Com relação a Teologia, o tema mais premente é a escatologia, cuja apreciação foge ao foco dessa discussão; porém, é importante lembrar que os cristãos também inviabilizam a discussão, uma vez que contingenciados na sua crença de que “Deus é bom, mas também é justo”, não podem emitir nenhum juízo dessa sentença já que eles é que serão objetos de julgamento no juízo final.
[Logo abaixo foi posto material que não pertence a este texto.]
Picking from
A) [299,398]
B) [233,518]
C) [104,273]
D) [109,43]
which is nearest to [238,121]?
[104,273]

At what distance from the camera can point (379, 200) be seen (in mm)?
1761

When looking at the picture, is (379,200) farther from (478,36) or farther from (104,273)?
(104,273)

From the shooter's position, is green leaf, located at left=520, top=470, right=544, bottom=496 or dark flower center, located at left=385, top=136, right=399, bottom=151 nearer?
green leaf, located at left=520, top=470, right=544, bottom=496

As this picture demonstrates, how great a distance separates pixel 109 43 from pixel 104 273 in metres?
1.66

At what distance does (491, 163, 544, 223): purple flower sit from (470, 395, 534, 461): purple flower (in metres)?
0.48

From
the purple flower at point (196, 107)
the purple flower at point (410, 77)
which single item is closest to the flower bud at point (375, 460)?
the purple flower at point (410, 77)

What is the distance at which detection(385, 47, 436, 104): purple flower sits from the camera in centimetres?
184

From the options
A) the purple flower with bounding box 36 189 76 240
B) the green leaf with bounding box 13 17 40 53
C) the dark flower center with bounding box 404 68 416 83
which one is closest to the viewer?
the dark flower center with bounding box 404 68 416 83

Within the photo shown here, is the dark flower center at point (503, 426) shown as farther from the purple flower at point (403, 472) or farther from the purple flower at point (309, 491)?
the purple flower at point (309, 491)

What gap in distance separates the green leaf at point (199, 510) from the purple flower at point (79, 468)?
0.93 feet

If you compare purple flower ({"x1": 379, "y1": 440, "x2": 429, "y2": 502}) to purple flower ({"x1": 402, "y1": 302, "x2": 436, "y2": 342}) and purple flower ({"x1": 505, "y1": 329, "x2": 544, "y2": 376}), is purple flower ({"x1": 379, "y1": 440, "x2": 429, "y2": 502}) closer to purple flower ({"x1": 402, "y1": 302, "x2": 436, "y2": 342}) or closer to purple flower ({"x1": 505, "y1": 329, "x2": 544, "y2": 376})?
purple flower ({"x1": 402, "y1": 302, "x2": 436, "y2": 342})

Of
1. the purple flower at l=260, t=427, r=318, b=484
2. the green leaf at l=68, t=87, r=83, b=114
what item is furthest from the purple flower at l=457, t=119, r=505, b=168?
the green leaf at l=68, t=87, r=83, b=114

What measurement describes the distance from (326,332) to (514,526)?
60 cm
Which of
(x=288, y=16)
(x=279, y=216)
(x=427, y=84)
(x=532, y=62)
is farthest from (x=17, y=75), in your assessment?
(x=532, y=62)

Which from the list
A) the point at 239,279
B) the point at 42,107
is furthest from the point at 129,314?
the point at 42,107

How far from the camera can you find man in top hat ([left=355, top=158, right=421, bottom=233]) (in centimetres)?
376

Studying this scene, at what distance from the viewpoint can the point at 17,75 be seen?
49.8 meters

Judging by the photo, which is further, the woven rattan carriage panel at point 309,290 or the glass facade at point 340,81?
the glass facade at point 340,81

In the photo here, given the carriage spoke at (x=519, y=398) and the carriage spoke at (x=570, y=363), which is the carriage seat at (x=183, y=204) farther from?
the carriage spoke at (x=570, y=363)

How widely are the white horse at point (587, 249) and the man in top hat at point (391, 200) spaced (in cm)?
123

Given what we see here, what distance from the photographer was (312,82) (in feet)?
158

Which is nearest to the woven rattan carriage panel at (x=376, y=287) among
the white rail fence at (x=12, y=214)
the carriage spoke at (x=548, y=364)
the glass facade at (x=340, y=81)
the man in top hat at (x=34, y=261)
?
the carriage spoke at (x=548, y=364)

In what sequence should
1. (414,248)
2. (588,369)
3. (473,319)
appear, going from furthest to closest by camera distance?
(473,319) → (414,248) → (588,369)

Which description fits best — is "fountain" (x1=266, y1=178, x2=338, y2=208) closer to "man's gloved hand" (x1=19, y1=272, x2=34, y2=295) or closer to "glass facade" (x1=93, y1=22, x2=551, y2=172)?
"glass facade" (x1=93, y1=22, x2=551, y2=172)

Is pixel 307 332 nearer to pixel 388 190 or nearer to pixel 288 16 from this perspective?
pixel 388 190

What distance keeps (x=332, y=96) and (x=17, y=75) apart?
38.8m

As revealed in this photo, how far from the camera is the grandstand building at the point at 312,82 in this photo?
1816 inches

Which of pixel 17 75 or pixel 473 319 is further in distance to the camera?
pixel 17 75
 Afinal, o que é juízo de valor? Aqui interessa tão somente o significado filosófico da expressão. Assim, juízo de valor é o simples enunciado de uma apreciação. Desta forma, como  apreciação, é circunstancial. Dante, na sua visão do Inferno não generaliza o espectro de culpa; particulariza o perfil pecaminoso de cada um dos personagens que desfilam em sua narrativa.  O juízo de valor não se aplica a uma abrangência de temas; se refere a um determinado caso em discussão. A questão do Bem e do Mal depende em grande parte das convicções religiosas ou concepções éticas de quem faz a apreciação; e está sujeita a contestação de grupos opostos. Já o tema da beleza depende de valores culturais diversos. O Renascentismo europeu criou a ideia do belo a partir do perfil mentalmente esculturado daquilo que parecia ideal aos padrões estéticos daquela importante fase da evolução cultural da humanidade. Esse conceito não se aplica a outras civilizações fora da esfera europeia. Na África, por exemplo, os pigmeus apreciam as mulheres de seios adiposos e de nádegas bem dilatadas. É um fenômeno atípico da cultura humana dita civilizada, mas típico de um segmento cultural localizado. Os homens europeus modernos, por outro lado, preferem as mulheres sul-americanas, principalmente as mulatas. Bem diferentes das mulheres de pele branca e cabelos lisos do Velho Continente. Já não se contentam com os modelos de beleza criados pelos famosos pintores e escultores europeus dos chamados séculos de ouro.  Então, a beleza não é um valor perene  em si mesma;  passa a ser vista como um mero conceito. Assim como o Bem e o Mal. São subjetividades cuja enunciação depende de contextos culturais diversos, não guardando qualquer relação com grandezas exatas nem com o sentido filosófico de realidade.